** Фрагмент страницы **
Как только личность возвышается над обществом в себе, над этим богом внутри каждого из нас, она создает собственную веру в собственность творения (гонения на христиан – рост их популярности), и неважно во что она поверит: в возможность неограниченной власти, в возможность ли быть богом для самое себя и тому подобное; она создает собственный мир, превращая основание этого мира- мелочь духа, в жемчужину наличного бытия. Именно поэтому расценивать счастье всегда необходимо с точки зрения двух диаметрально противоположных полюсов – неактивированного (общественного) и лично – индивидуального.
Но при всех полярных точках зрения, в том числе в случае применения людологического классификатора, следует отметить, что счастье категория, которая осознается и чувственно живет в рамках универсама одного человека каким бы он ни был. Так же важно отметить, что счастье понимается как необходимое присоединение к той или иной общественной группе, отмеченной признаком успешности. При этом возможна утрата личностного и крах эмоционального уровня вообще. Играть в игры общественной иерархии – одно из самых опасных занятий для человека деятельного и почти обретшего своего бога.

** Представленные данные **

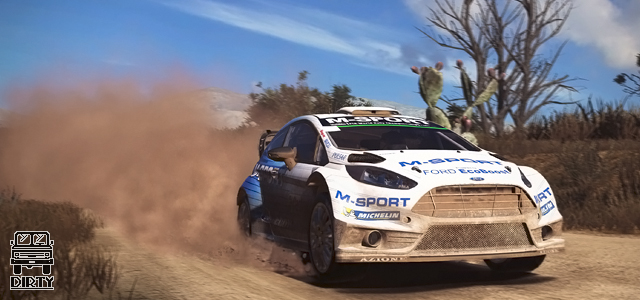 Первые скриншоты WRC 5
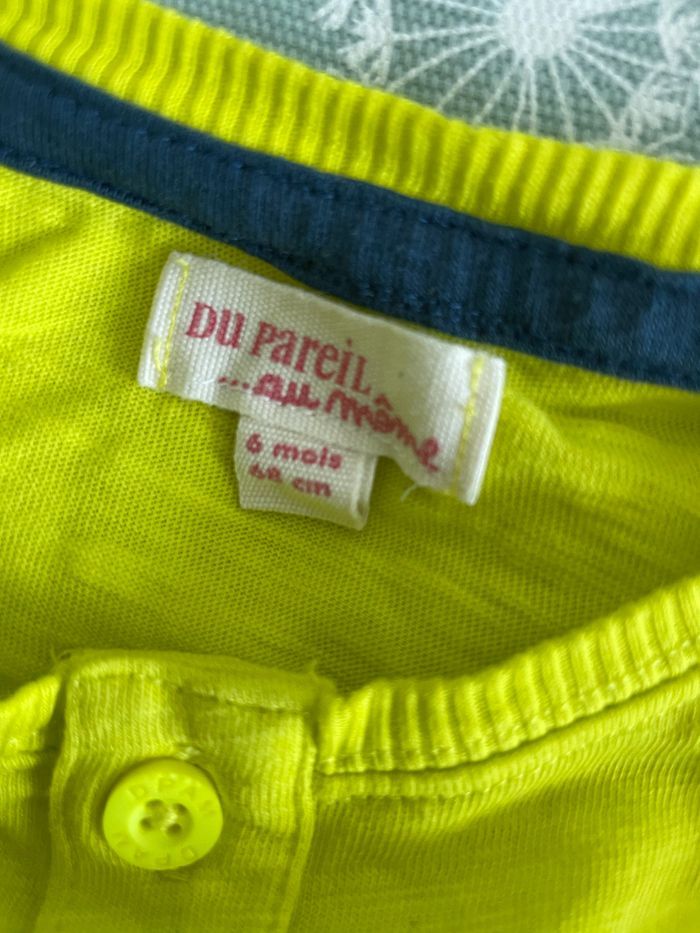 T-shirt manche longue - photo numéro 2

** Попробуйте сами **
Воспроизведите дословно отрывок из текста о счастье от слов «Но при всех» до слов «обретшего своего бога.».

** Разобранный пример **
Но при всех полярных точках зрения, в том числе в случае применения людологического классификатора, следует отметить, что счастье категория, которая осознается и чувственно живет в рамках универсама одного человека каким бы он ни был. Так же важно отметить, что счастье понимается как необходимое присоединение к той или иной общественной группе, отмеченной признаком успешности. При этом возможна утрата личностного и крах эмоционального уровня вообще. Играть в игры общественной иерархии – одно из самых опасных занятий для человека деятельного и почти обретшего своего бога.